:: THE PROBLEM ::
In the forum thread below about blocking a proxy site, answer these three questions:
1. Which website does the thread suggest for looking up who owns an IP address?
2. How many ASN networks did the IP addresses come from, and in what country were they based?
3. What reload timeout was the browser extension set to, and about how many tabs of the honeypot URL were opened?

:: EXTRACTED TEXT ::
As soon as you have a few of their IPs, look them up on ipinfo.io/1.2.3.4 and you'll find they probably belong to a handful of hosting firms. You can get each firm's entire IP list on that page and add all of those CIDRs to your block list. Saves you needing to make 30K web requests.

In most countries in the western world, there are 3-4 major ISPs and this is where 99% of your legit traffic comes from. Regular people don't browse the web proxying via hosting centres as Cloudflare will treat them with suspicion on all the websites they protect.


The site seems to be hosted on OVH cloud. OP should report this to them.

https://www.ovh.com/abuse/

Found the hosting information from here: https://host.io/us.to


Consider reaching out to Afraid.org first, https://freedns.afraid.org/contact/

They are the ones providing the subdomain


THIS ^^


For 2) you mean you loaded it from the adversary's proxy site, just to clarify?


Yes, constructed the honeypot URL using the proxy site and called it (thousands of times) so I can get them to fetch it from my server through their IP so I can log it.


They literally proxy your website? I thought they'd cache it... that makes more sense now in your statement that you hit their website with a specially formatted url. Since they pass that through to you you can filter on that.

Also: since you say 4k-5k IPs... any of them from cloud providers? And specific location?


No cloud providers as far as I'm aware.

They were all from the same 4-5 ASN networks, all based in Russia.


If you happen to use Cloudflare.... Cloudflare -> Firewall rules -> Russia JS Challenge (or block)


Residential proxy botnet.


Why do they bother doing this domain proxy stuff in the first place?


High quality content with a good standing in Google => unique and quality impressions => more revenue from the ads they insert in the content.


There is also the potential to use it as a watering hole for more sophisticated or subversive measures where they subtly change what you post to promote something you don't actually promote (so at some point they deviate from pure proxy to mitm).


Also for (2), any worries that your own providers might imagine you're trying to mount some half-baked DOS campaign?


Wasn't really worried about that.

I didn't do it as a super quick burst, but in a space of multiple hours.

First because the proxy servers were super slow and second - I couldn't automate it - their servers had some kind of bot detection which would catch me calling the URLs through script.

Instead, I installed a browser extension which would automatically reload a browser tab after specified timeout (I've set it to 10 sec or something) and I opened like 50 tabs of the honeypot URL and left it there to reload for hours ...


Look out as this is not optimal.

Since they will fingerprint your browser. But it looks like they were people with low IQ, so you were fine.


Side note: great idea for a website. This could be really helpful. You got a new user here.


I have to agree, my SO has been looking for something like this for a long time. Signing up today!


Wow, hadn't seen this before. Awesome site!


Thanks!


>4) I blocked all of them

Don't block them. Show dicks instead


Once you have their IP addresses you can make them serve anything you want. Set your imagination free.

For starters: copyright-infringing material.

:: INFORMATION SHOWN ::
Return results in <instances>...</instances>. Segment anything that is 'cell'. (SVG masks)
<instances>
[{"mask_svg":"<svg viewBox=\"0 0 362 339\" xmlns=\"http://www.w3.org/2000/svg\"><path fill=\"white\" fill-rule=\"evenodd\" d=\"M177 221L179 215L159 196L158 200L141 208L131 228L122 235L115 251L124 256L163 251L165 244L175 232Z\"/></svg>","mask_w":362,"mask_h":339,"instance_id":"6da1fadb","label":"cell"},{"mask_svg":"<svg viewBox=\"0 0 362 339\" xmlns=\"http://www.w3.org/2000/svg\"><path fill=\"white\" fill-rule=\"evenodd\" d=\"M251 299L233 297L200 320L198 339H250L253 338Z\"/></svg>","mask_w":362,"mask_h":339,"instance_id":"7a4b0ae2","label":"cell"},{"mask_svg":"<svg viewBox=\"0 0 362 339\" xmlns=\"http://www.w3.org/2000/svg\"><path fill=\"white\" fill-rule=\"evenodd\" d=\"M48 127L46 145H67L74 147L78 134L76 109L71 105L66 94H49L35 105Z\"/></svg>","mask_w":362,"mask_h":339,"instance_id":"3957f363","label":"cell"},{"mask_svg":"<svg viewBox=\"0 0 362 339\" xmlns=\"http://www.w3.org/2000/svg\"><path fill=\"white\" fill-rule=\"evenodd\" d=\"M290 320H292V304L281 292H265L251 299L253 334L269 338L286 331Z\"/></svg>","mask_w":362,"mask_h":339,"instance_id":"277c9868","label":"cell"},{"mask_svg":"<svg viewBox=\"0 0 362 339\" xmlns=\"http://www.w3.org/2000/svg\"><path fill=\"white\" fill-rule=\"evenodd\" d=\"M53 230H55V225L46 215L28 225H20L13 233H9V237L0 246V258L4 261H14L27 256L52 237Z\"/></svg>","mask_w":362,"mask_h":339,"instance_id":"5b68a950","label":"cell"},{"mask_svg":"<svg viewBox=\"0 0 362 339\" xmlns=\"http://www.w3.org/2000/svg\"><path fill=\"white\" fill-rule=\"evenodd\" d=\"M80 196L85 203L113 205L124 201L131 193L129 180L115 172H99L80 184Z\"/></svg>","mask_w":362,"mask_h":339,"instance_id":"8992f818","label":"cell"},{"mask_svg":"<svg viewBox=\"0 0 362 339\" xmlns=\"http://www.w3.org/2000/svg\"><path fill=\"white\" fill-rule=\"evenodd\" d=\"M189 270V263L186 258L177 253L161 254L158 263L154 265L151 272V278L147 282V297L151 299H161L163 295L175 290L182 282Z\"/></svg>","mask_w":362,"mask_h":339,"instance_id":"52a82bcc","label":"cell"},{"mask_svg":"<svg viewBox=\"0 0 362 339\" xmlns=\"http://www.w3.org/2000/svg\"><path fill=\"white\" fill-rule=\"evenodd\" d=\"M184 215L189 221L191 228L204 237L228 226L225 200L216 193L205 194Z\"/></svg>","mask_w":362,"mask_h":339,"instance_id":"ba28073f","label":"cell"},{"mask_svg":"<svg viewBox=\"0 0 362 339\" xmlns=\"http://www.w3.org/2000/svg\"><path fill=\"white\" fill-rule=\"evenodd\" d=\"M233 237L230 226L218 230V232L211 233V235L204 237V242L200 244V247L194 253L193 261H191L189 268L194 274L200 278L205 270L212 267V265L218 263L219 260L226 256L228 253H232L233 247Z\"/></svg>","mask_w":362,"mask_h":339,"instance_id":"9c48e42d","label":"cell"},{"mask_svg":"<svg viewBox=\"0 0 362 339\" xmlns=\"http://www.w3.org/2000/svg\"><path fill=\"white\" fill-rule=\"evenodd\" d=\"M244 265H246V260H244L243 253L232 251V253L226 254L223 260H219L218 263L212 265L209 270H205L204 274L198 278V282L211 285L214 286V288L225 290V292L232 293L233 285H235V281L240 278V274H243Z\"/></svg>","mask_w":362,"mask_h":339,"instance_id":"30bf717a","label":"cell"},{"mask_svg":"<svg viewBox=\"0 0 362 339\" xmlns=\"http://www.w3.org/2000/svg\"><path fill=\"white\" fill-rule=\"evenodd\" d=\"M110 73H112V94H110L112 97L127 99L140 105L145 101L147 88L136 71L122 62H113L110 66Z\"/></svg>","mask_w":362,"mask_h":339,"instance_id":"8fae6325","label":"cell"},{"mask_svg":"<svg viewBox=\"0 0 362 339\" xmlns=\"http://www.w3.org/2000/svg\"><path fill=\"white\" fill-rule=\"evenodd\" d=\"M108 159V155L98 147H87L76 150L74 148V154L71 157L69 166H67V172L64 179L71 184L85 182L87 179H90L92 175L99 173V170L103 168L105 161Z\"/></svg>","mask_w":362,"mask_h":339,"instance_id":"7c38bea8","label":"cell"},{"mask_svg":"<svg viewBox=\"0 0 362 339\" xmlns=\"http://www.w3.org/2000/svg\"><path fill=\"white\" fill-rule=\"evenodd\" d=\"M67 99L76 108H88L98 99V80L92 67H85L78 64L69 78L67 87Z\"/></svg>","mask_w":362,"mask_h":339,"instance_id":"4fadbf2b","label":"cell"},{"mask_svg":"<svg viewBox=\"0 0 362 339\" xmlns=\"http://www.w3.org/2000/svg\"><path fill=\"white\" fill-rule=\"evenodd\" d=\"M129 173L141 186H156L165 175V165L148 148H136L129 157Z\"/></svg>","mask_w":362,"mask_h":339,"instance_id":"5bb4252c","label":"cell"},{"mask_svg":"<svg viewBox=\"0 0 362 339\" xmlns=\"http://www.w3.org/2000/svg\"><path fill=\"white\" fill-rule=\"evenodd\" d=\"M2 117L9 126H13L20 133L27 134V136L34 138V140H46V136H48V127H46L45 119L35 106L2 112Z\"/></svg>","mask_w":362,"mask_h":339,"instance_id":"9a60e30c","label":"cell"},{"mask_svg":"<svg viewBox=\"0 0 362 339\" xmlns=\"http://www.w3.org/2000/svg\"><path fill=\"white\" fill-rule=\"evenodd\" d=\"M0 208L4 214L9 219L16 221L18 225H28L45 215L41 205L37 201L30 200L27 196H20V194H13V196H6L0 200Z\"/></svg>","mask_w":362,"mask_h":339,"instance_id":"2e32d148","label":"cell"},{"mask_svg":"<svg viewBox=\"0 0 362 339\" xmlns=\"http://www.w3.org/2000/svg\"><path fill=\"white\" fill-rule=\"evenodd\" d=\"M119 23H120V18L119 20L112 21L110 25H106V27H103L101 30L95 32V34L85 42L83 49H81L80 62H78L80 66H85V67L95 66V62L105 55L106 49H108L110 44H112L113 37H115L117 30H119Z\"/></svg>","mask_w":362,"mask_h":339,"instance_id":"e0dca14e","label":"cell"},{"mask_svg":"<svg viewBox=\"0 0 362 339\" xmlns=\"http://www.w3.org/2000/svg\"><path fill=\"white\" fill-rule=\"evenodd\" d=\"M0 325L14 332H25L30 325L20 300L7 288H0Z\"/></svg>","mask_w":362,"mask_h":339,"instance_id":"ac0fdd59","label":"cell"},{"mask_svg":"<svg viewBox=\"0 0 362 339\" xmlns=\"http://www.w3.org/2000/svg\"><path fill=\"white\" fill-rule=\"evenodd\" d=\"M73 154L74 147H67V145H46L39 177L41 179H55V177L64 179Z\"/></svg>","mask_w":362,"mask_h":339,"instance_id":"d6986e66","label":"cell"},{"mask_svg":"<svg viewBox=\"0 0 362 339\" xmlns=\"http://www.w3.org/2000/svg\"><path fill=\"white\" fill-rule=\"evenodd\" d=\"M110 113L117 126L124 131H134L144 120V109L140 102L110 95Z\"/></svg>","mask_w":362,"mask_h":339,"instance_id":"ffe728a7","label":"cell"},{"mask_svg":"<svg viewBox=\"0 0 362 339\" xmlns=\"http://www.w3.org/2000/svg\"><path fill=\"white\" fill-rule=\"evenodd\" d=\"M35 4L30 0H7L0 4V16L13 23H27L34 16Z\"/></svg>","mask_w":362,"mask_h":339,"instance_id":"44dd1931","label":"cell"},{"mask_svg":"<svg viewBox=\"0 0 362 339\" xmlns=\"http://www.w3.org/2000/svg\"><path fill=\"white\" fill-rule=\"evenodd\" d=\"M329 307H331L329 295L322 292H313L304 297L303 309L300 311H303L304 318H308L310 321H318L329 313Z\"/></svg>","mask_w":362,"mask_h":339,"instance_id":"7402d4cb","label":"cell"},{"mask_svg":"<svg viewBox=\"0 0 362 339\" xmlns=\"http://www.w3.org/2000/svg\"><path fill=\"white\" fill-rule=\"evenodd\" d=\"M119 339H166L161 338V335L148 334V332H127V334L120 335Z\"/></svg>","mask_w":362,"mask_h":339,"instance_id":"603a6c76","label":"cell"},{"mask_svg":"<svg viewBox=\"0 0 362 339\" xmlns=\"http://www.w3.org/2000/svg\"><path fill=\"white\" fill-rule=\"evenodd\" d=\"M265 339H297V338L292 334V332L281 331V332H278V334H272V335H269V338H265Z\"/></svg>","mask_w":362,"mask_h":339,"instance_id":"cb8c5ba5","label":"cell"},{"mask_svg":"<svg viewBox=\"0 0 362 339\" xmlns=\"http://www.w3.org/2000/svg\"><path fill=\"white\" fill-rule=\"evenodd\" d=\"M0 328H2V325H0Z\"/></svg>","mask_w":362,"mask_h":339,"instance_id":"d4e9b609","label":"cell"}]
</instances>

:: COMPLETED EXERCISE ::
1. ipinfo.io
2. The same 4-5 ASN networks, all based in Russia.
3. About 10 seconds, with about 50 tabs open.